▸ **Text shown**:
****************************************
Sunny Bobo - Nkworji-Willie Willie-Love Adure-Kinkana-Echendu-Bottom Belle

Eke Chima's offering here is similarly "Owerri-centric." As this is from a copied CD-R I'm not sure of the exact title of the medley or which CD it is taken from, only that it is from one of his numerous Obareze recordings. Chima sings that people say they don't like Owerri, and in rebuttal offers the names of many prominent Owerri families and individuals: "Ole nde onwe Owerri? Who are Owerri people?," naming among others the Amanzes, the Njokus, Chief Onukaogu and Headmaster Boniface Oha.

He then sings that someday everybody will account for their behavior in life: "Eshi ahu omenjo ga ahu njo ya, omenma ga ahu nma ya. The sinner will see his sins and the good person will see the good he has done. Ole onye ozuru oke? Who on this Earth will say that everything is complete for him?" He then calls out to a friend, "Ahu shiele m'anya - I have seen many troubles." Chima admonishes those who have taken a child's thing to raise their hand and give it back. In other words, don't mistreat another person, especially the helpless. He states once again that all will account some day for how they lived on Earth.

Family relations are a prominent theme in Igbo music. Chima asks if a person doesn't have kin by the same mother (this is presumably referring to relations within a polygamous household) will he kill himself? Of course not. He states that since he has no other siblings by his mother he works very hard and hopes that God will be there for him: "Ebe mu onwehu onye inye aka, agam ime uwam nkpo ole."

Eke Chima & his New Generation Band - Owerri



In the interests of fairness I should present evidence that things may not be so dire for Nigerian music after all: two artists, both scions of musical families, who would seem to refute my thesis that Igbo highlife is on its deathbed, if not already departed. Emperor Teddy Obinna is billed as "Junior Warrior," but he's actually the half-brother of Owerri's favorite son, the late Christogonous Ezebuiro Obinna, better known as Warrior. Ogidi's Amobi Richard Onyenze is the nephew of highlife legend Stehen Osita Osadebe, who passed away in 2007.

Obinna not only has taken up his brother's legacy, but in the CD Uwa Shekiga e Shekiga (C. Meks Music CMS 114, 2004) takes it in bold new directions, incorporating elements of Congo music to great effect. The title song ("The World is Very Shaky") takes up current events, advising that because of the world's instability, everybody should do their best. He sings that he is doing all he can for his family, but that if they are going to be irresponsible and not do for themselves in return, it's not his problem ("Onye zuzuo n'elu uwu ya aka ya aka - if you are stupid in this world it is your own fault.") He says that even in America, people are afraid because of Osama Bin Laden ("Osama bin Bomb Bomb") and mentions the war in "Iraqi land." Even old women have confirmed that the world is not as it used to be. Obinna calls on Nigeria's leaders to help make things better:

Emeror Teddy Obinna - Uwa Shekiga e Shekiga

The Emperor seems to spend a lot of time outside of Nigeria performing for the Igbo diaspora. He certainly has a feeling for their problems and concerns. In "Onye Nchem" he decries lazy Nigerians who take advantage of their hard-working relatives abroad. The song itself is about God's concern for the world. Obinna sings that without God's protection all of the guns and all of the armies in the world are useless. All of the people who bear grudges need God's blessing because he will judge them: "Let the Lord not protect an evil plotter." The chorus is "Make sure you are doing right."
****************************************
Data items:
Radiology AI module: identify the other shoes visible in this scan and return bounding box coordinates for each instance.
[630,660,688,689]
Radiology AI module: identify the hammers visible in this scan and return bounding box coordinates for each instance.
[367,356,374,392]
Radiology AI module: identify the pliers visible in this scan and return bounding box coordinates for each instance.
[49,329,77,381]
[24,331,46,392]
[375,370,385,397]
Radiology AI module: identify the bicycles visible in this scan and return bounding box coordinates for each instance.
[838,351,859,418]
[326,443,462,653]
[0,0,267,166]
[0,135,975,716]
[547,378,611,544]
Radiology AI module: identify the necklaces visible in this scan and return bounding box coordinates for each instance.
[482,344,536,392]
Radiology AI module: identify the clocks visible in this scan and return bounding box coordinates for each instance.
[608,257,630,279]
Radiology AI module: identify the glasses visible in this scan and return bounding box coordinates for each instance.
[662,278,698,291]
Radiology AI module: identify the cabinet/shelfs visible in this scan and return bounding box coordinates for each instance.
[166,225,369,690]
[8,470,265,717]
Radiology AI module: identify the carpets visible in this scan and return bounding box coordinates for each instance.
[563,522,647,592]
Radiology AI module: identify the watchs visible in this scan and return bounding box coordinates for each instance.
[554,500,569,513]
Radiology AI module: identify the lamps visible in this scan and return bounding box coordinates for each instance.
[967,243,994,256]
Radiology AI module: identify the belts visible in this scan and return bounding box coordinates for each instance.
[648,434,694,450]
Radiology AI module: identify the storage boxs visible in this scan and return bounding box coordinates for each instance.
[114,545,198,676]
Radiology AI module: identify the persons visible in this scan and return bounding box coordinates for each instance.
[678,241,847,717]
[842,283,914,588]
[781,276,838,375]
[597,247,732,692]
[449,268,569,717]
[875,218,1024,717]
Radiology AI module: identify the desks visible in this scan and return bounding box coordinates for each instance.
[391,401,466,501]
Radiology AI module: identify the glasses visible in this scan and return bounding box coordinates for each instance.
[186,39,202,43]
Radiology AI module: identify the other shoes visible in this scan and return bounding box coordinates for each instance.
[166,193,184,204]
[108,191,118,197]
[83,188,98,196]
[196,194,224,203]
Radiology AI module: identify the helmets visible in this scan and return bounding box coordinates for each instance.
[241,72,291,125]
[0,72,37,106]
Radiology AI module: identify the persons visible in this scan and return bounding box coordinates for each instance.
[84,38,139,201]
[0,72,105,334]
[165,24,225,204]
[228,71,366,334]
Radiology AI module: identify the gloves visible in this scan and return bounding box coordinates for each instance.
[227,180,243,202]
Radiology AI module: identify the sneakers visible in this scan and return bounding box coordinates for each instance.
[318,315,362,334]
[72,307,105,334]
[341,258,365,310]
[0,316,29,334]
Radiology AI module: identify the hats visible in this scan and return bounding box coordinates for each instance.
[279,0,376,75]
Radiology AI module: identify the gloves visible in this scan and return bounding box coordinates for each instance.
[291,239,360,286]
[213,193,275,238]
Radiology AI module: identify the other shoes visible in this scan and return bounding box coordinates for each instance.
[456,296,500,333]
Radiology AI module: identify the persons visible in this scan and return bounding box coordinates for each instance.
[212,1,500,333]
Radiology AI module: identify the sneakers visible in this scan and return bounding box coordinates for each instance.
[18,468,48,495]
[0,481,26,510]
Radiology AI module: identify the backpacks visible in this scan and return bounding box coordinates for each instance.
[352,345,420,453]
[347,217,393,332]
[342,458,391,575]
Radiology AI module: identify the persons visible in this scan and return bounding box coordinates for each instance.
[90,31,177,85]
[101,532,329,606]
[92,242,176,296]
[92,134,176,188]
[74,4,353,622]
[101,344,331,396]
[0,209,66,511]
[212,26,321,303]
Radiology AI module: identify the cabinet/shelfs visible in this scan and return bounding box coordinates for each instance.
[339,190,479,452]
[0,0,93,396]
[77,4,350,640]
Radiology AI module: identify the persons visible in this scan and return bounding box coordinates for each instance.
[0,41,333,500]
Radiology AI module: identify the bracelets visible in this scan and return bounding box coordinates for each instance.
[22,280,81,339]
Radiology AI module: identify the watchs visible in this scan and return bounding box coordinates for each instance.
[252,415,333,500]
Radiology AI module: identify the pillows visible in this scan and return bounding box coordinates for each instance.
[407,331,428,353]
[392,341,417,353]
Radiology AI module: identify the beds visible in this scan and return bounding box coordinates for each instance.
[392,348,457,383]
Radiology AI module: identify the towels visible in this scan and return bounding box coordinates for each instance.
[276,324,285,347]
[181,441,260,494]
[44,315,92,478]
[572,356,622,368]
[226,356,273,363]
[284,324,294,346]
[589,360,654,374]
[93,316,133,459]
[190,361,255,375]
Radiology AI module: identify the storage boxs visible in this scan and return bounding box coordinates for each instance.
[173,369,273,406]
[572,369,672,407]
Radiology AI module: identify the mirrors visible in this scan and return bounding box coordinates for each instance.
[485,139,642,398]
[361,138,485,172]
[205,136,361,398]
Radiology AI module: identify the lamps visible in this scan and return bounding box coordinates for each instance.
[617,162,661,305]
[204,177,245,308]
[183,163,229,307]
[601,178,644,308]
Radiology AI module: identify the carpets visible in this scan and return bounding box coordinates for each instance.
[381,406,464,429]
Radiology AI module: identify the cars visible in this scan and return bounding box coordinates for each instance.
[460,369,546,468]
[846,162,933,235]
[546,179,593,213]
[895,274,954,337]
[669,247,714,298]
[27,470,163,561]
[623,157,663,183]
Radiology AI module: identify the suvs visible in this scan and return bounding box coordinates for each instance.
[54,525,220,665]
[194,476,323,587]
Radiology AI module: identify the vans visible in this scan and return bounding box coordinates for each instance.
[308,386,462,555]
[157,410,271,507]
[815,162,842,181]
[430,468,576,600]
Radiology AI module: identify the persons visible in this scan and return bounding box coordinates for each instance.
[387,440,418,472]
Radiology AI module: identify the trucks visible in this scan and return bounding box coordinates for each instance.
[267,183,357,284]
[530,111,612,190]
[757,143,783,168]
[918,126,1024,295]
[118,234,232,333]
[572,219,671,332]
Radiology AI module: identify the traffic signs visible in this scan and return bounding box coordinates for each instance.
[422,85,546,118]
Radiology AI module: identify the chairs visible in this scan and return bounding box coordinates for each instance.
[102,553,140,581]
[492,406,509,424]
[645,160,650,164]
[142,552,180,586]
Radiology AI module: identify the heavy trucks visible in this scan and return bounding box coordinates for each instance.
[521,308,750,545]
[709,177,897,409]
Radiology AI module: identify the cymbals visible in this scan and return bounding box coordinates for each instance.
****************************************
▸ **What to work on**:
a – Answer these about the text on Igbo highlife:
(i) Which headmaster does Eke Chima name among prominent Owerri people?
(ii) What English title is given for the song "Uwa Shekiga e Shekiga"?
(iii) What is the chorus of "Onye Nchem"?
b – Resume the text on Igbo highlife, picking up after its final sentence.

▸ **Answers to the problems**:
a –
(i) Headmaster Boniface Oha
(ii) "The World is Very Shaky"
(iii) "Make sure you are doing right."

b –
Emperor Teddy Obinna - Onye Nchem



Judging by his eighth release Livin' Dey Highlife, available from Akwaaba Music, Amobi Onyenze is capably carrying on the Osadebe legacy, but one hopes that in the future he will strike out into fresh territory rather than continue to till the old man's field. In "Akachukwu di Ya" ("God's Hand"), Oyenze sings, "In everything we do in life we must seek God's hand to make it success. With God's hand our success is guaranteed. Whoever God's hand beholds shall never fall nor fail. God's hand is in my life, in my family. That's why I'm a success."

Onyenze - Akachukwu di Ya



Thanks once again to my wife Priscilla Nwakaego for interpreting these lyrics. The translation of "Akachukwu di Ya" was provided by Akwaaba Music.

Monday, September 28, 2009

Igbo Garage Bands




Sad as it is for me to report, I think the Igbo highlife sound, at least as we have known it, is dead and buried, the great stylists - Osadebe, Warrior and Oliver de Coque - having passed on in the last few years. In their places have emerged a new crew - Eke Chima, Sunny Bobo and the like - who have numerous fans but offer a synthesizer-and-drum-machine-based style that's just a pale imitation of the classic sound, at least in my humble opinion.

In a future post I'll be discussing some of those new guys, but here I want to talk about some of the lesser-known musicians of the '70s and '80s, just a few of the journeymen who made the Igbo highlife scene of the time so vital and productive. In a way they're equivalent to the "garage bands" of the 1960s in the US, who toiled away in obscurity in hopes of someday scoring a regional hit. In the Nigerian case, some of these musicians put out numerous recordings and were quite popular. They just weren't in the top tier of the Igbo music scene.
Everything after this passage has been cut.